Monday, Nov. 06, 1939

Bear's Paw

One of the strangest newspapers in the world is edited in Lhasa, Tibet, by one Tharchin Baboo. The Tibetan News has a small circulation among an intellectual clientele of Tibetan lamas, some of whom pay for their subscriptions in yak butter. The paper contains cartoons, international news, and puzzles for the hours when the lamas' prayer wheels are idle. Recently readers of the News have been getting their yak butter's worth, for near-by--in China's Szechwan Province just to the east and Sinkiang Province just to the north--mysterious, important news was being made.

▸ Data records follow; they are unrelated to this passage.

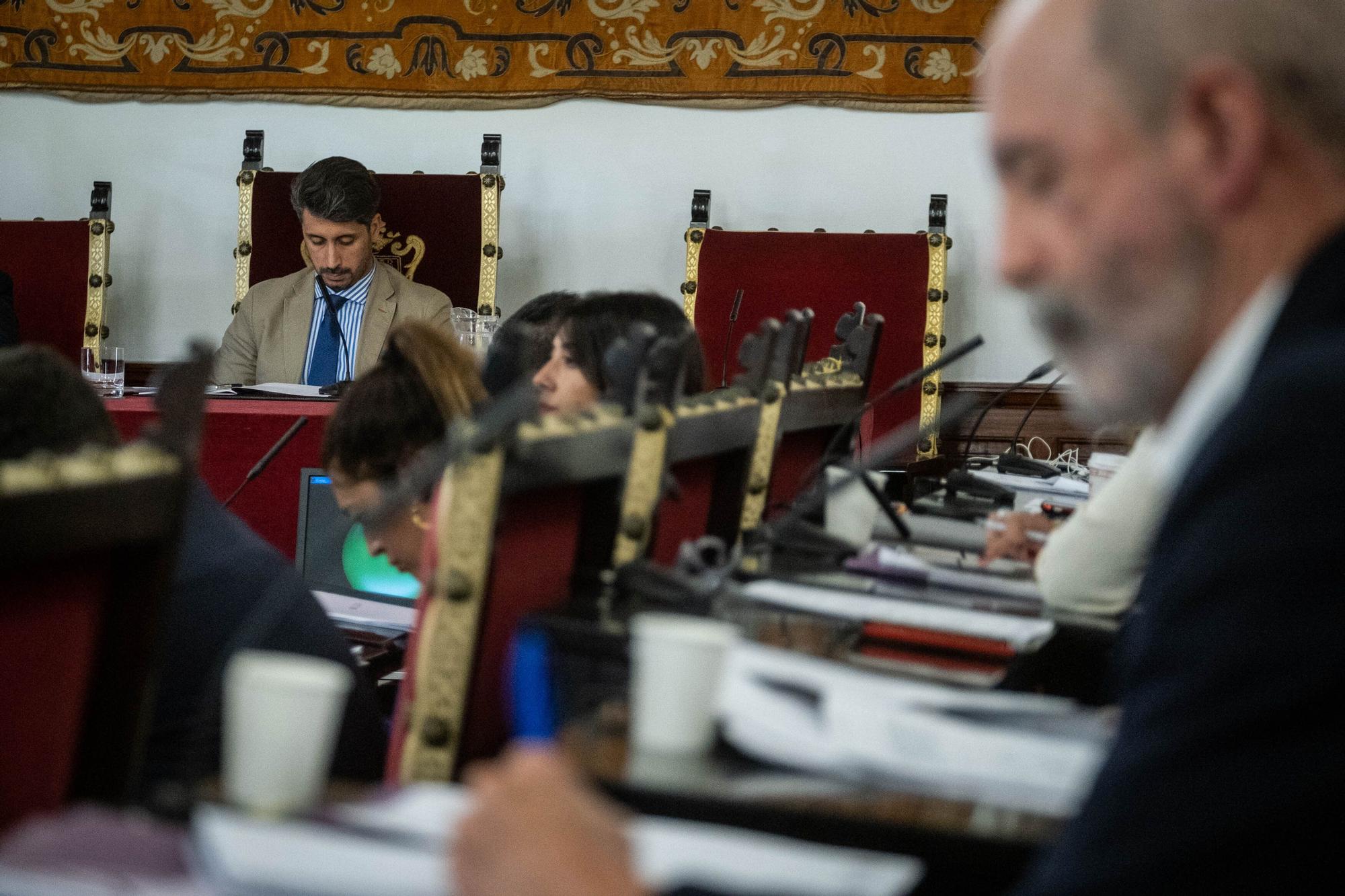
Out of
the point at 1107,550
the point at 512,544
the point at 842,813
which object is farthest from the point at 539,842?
the point at 1107,550

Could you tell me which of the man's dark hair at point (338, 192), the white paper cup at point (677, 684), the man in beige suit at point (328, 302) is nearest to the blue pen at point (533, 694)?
the white paper cup at point (677, 684)

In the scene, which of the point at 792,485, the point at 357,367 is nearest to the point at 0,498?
the point at 792,485

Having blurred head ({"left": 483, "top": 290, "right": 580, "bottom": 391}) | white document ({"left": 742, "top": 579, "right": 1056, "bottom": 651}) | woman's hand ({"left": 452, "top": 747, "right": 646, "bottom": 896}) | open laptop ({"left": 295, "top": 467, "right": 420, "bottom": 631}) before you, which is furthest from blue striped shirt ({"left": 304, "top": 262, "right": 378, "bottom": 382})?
woman's hand ({"left": 452, "top": 747, "right": 646, "bottom": 896})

Large-scale new Soviet aid to China was reported to be pouring into China's most important area, Szechwan, through her northwesternmost area, Sinkiang. Nightly, said these dispatches, 300 trucks were arriving in Chengtu, Szechwan, loaded with arms and ammunition. Then they drove back to Sinkiang with silver bullion, silk, wood, oil, hides. Personnel of the Soviet trading agency in Chungking (China's capital, also in Szechwan) was said to have been increased to more than 300, and Soviet military advisers, aviators, and officers to more than 1,000.

Three weeks ago it was reported that 300,000 Russian troops had moved into Sinkiang. Last week Japanese sources reported that China's four northwestern-most provinces--Sinkiang, Kansu, Ning-shia, Shensi--from which the famed Communist Eighth Route Army has kept the Japanese, are being systematically Soviet-ized. And from Paris came word that Russia is to transfer tanks, howitzers, machine guns, anti-tank and anti-aircraft guns captured in Poland by both the Red and German Armies across Russia and into China.

Whether or not the details of these dispatches were accurate, they all added up to one conclusion: Russia was acting on some understanding with Germany to the effect that she should have a free hand aiding China against Germany's erstwhile partner. And they further suggested what Russia might be getting in return from China--political, economic, perhaps even territorial concessions in China's northwest.

Sinkiang Province (area: 705,769 sq. mi.; population: 4,360,000), sometimes called Chinese Turkestan, is a fairly rich, comparatively unexploited, thoroughly exotic area. Its principal exports have been wool, camel's-hair, sheep guts, gold, jade, fine horses, Chinese medicinal ingredients (elk horn, saiga antelope horn, bears' paws). The huge province has never been properly integrated with China, and since about 1930, Russian influence has almost amounted to domination. Since economically Sinkiang is already virtually a Russian province, Generalissimo Chiang Kaishek, no lover of Communists, may well have seen the sense of making concessions there for the sake of active aid on his own front.

Japan, blowing hot, then cold on the idea of opening some sort of negotiations with the U. S. and Britain, was nervous about this possibility. For, whereas Germany and Italy have hated Communism for political reasons, Japan's hate, based on her Imperial tradition, Shinto religion, family system, is a native emotion. Last week, significantly, Russo-Japanese negotiations over the Outer Mongolian border, where fighting ended last month in a truce, reached a stalemate on the very first move. When prisoners were to be exchanged, neither Russia nor Japan would give up all the men they had taken.